Electromagnetic spectrum with visible light highlighted

perc

You say:

So according to my logic, it should lie between red and blue in the spectrum. But it doesn't, its wavelength is less than wavelength of blue.

How is this possible?

Because the mixture of frequencies to be perceived as a given color by the brain is seen in the chart. The brain sees the single frequency colors as shown in the first figure, but when frequencies are added new colors and hews are seen.

As the chart is not a simple function it happens that violet does no follow the simplified rule you expect. There is an article in Wikipedia on color vision.


I'd like to challenge your idea that the fact that a mix of red and blue gives something resembling violet implies that violet must be between red and blue.

In practice, what you get from such mixture is a shade of purple.

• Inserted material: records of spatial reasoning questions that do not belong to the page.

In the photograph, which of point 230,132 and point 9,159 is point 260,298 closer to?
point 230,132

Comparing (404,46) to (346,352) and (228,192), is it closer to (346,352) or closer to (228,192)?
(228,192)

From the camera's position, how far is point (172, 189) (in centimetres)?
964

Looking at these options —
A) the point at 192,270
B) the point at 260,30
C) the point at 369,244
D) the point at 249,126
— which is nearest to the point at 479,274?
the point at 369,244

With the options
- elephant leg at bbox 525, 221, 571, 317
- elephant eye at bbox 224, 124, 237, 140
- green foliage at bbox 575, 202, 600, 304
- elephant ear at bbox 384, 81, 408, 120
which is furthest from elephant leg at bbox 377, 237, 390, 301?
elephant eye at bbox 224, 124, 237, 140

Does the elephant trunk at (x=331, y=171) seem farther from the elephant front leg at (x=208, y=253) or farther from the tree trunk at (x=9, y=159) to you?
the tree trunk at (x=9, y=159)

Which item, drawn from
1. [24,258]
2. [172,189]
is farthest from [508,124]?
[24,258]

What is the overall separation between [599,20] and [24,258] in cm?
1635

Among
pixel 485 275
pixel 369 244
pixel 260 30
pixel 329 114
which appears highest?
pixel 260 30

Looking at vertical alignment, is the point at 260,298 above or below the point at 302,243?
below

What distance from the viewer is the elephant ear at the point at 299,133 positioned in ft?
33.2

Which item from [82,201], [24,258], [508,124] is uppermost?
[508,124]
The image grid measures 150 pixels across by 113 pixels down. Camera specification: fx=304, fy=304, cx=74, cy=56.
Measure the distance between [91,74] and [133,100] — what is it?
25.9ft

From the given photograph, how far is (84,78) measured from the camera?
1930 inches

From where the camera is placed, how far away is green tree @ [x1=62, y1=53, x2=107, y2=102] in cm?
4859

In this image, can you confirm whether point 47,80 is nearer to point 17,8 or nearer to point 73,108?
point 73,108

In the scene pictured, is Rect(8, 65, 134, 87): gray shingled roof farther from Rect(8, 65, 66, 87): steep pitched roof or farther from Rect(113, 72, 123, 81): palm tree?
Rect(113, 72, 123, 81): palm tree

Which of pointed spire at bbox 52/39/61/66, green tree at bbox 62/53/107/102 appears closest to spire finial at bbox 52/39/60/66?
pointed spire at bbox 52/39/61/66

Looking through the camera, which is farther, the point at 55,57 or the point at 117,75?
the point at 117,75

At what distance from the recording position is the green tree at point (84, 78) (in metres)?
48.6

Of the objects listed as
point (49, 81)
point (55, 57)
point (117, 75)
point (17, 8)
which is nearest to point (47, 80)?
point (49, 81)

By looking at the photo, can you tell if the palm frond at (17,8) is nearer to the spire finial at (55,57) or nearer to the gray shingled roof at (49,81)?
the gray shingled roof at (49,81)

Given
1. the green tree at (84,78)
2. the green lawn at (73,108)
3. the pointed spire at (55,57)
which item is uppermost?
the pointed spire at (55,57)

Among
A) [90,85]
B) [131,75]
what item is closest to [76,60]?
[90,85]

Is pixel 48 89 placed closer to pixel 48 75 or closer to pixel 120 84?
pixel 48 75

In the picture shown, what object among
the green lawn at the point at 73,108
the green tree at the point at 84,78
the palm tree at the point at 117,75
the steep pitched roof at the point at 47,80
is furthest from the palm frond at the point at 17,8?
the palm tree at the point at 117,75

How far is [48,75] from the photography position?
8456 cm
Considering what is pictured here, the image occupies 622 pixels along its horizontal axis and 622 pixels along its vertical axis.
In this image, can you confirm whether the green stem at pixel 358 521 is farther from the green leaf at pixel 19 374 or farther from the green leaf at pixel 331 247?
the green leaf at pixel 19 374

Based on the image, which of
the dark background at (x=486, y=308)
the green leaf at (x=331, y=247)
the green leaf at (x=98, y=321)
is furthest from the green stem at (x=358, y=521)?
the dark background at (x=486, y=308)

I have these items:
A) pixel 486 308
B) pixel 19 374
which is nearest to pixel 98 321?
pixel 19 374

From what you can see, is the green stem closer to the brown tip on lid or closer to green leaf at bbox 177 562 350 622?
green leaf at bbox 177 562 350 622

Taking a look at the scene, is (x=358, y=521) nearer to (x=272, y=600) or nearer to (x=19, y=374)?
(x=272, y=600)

See the figure below. Here the black dashed line from blue to red covers the colors you can get by changing the amount of red and blue in the mixture. The purest violet is on the bottom-most part of the border of the colored shape (the visible gamut).

On the other hand, if you mix violet and sky blue, you can get the set of colors covered by the green dotted line in the diagram. See that blue is among the colors you can get from this mixture.

chromaticity diagram with two mixture lines

Do these two facts conflict? No. Most colors are not spectral: they are desaturated. Together they fill a two-dimensional shape, on which the internal points can be found as mixtures of pairs of spectral colors. And the pairs are not unique: e.g. you can get white by mixing orange and sky-blue, or by mixing yellow and royal-blue, etc.. So what you call violet is not a point in this gamut—rather it is an area, where you can pick any point and still call it violet.